Barr indicated he is investigating the officials who investigated Trump, and suggested his investigation may last through the 2020 campaign. (The investigation he discussed is in addition to an ongoing inspector general review of the Russia investigation’s origins.) Barr also misrepresented the origins of the Russia probe, suggesting it began with the partially unverified Steele dossier when in fact it began with then-Trump campaign official George Papadopoulos bragging to an Australian diplomat about having foreknowledge that Russian hackers had obtained Hillary Clinton’s emails.
As was the case two years ago, there remains no evidence that anyone associated with Trump was improperly surveilled during the 2016 election, let alone the victim of “spying.” Foreign Intelligence Surveillance Act warrants were taken out against onetime Trump campaign foreign policy adviser Carter Page after he left the campaign, but the warrant applications went through standard processes and were authorized by four judges appointed by Republican presidents. The FBI used information from the Steele dossier to obtain warrants to surveil Page, but it wasn’t their only source of information, and law enforcement officials had good reason to be suspicious about Page’s contacts and activities in Russia.
The idea that the FBI had it out for Trump is also contradicted by the fact that the bureau didn’t leak about the counterintelligence investigation into the Trump campaign at all during the election. If FBI brass wanted to destroy Trump, they could have easily done that by leaking about the fact that his campaign’s contacts with Russia were under investigation in the months leading up the election. But they didn’t.
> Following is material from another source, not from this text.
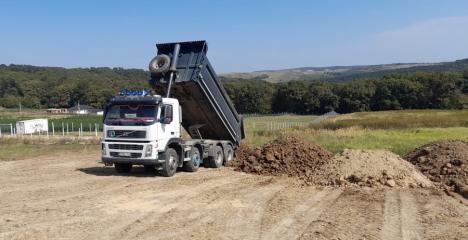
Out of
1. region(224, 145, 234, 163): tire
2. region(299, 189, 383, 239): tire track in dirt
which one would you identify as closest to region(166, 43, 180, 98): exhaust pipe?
region(224, 145, 234, 163): tire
On the other hand, then-FBI Director James Comey repeatedly publicized the bureau’s investigation of Hillary Clinton in a manner some pundits believe may have tilted the election outcome in Trump’s favor.
For Trump, it’s about politics, not justice
Trump’s plan appears to be to turn a weakness — his campaign’s secretive dealings with Russia during a campaign in which Russia allegedly committed crimes to help him win — into a strength. He wants people to believe that he was the victim of an illegitimate investigation and overcame FBI malfeasance to win an election, then began “draining the swamp” once he took office by firing Comey and others.
There are indications that Trump’s strategy is working. A Fox News poll of voters released on Thursday indicates that a majority (58 percent) think it’s at least somewhat likely the FBI broke the law when it started investigating the Trump campaign, compared to just 31 percent who said it’s not at all likely the FBI broke the law.
Trump still has work to do — that same Fox News poll found him trailing Democratic frontrunner Joe Biden by 11 points. But regardless of whether Trump can overcome that deficit and win another term, one lasting loser of his campaign against law enforcement is the norm that the Justice Department serves a higher purpose than being an arm of the president’s administration, and that the attorney general’s duties go beyond being the president’s fixer.